Review: The Honest Knight (Knight Trilogy #1) by Annie Lindwurm

Needed good beta readers. DNF at 40%

3 out of 5 stars

DNF 40%

E-book. 85 pages. Published March 31st 2020

Blurb:

More than jousting will determine whether love and loyalty wins…

Brien is a proud knight of Fenton castle, but his brash nature and say-it-as-it-is attitude push most people away. When his princess Eleanor returns with her wife, the festival preparations are almost ready when they receive news that their foreign in-laws insisted on a gift of more knights – will Brien make new friends or enemies? With a menial job to keep him in line, Brien is brought closer to a man who is out of his reach.

Devon is the stable master, but his confidence is only with the animals in his care. With the new faces arriving at the castle his anxieties rise when he finds out firsthand their opinions on half-Fae mingling with humans, let alone other knights. While trying to deny his feelings for Brien, will Devon be able to assert his rightful place in the castle?

The two of them work together for the festivalโ€™s success but the more time they spend together, Brien and Devon canโ€™t deny their growing attraction. With the new knights proving troublesome, will the festival be a success? Or will the fun and games take a darker turn?

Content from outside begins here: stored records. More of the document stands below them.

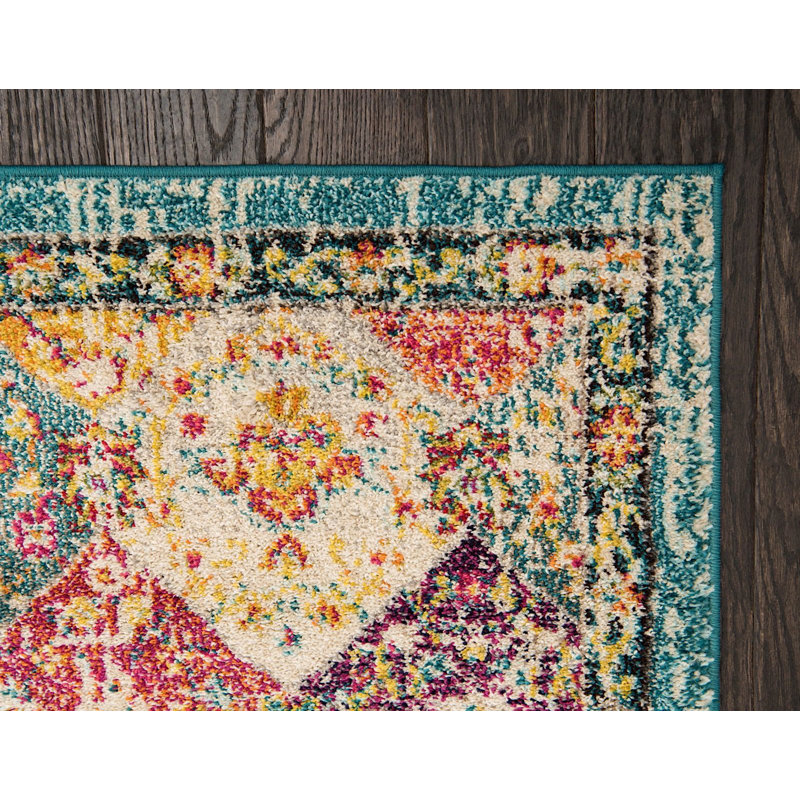 Galyean Abstract Indoor Rug, Rectangle 3'3" x 5'3"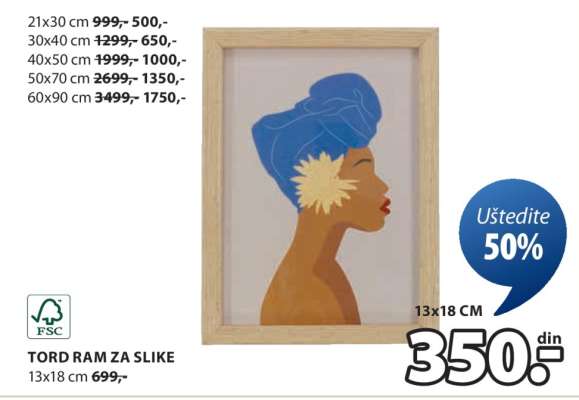 TORD RAM ZA SLIKE 13x18 cm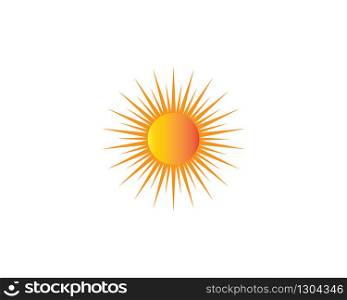Sun logo template vector icon illustration design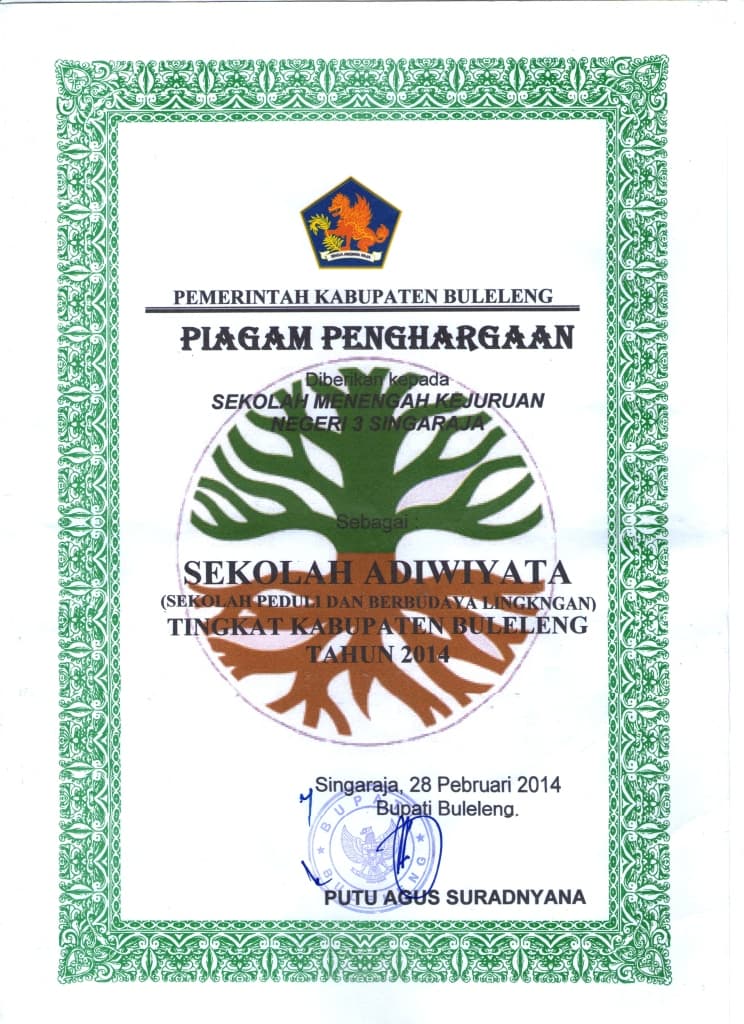 PENILAIAN SEKOLAH DALAM RANGKA ADIWIYATA TINGKAT PROVINSI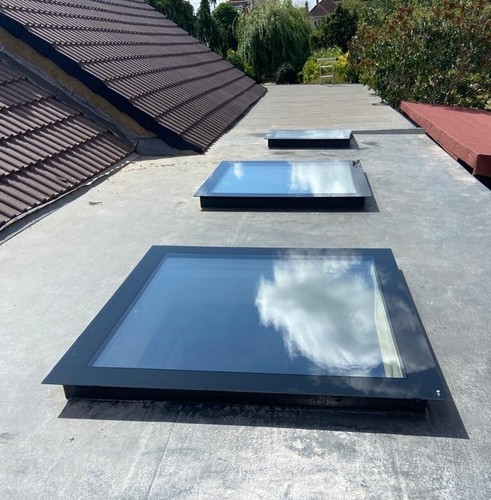 Lantern window skylight roof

This series is intended for mature readers. It is a Steamy MM Fantasy Romance featuring explicit scenes and adult themes. 

Likes:

  • Medieval/fantasy theme.
  • The base idea is good.

Dislikes:

  • Descriptions weren’t as good as they could have been.
  • Could use a line editor.
  • Could use beta readers.
  • Needs more work to convey everything to the reader.
  • Hard to keep all the Knights straight.

DNF 40%

Despite the fact that I didn’t finish the book, it wasn’t bad. I’m just used to better quality. After I found myself putting the book down for the umpteenth time, I decided to cut my losses.

The overall plot is interesting. A knight and the stable master, one fully human, the other half-Fey. The book has a lot of medieval flair along with a dash of high fantasy, which is normally right up my alley.

Unfortunately, the writing needs work. I do feel like the author knows what’s going on and has a solid idea of what the story is about. However, there can be a loss of information when the story gets translated from idea to written words, and it feels like that’s what happened here. The bones of the story are there, it just needs to be fleshed out.

A lack of description is probably the thing this book’s biggest problem. A little of that is physical description, but it’s more than that. I need a book to paint a picture in my mind. Use all five senses and ground the story firmly in a place. I got a good idea of the stables and the palace walls, but not of the bigger picture. I needed even a brief glimpse of the ecosystem existing within the castle, even if that ecosystem isn’t important to the story.

That bigger picture would have let me get closer to Brien. I feel like I don’t know him at all. He’s a knight, and kind, but I only see him when he’s around Devon, which is mostly in the stables. I can’t help being annoyed at how small a window I have into the world of the story, given that I know there’s so much more I’m not being shown.

To this end, I think a few good beta readers would help this story immensely. That could have pointed out that people might have trouble remembering which knight is which, since there are a lot of them. A good line editor would come in handy as well, to smooth out the clunky sentences and remove extra punctuation.

I’m giving the book 3 stars because it’s definitely not the worst self-published book I’ve tried to read, and I am more lenient with self-published stuff. But with so many better books out there, it simply wasn’t worth finishing.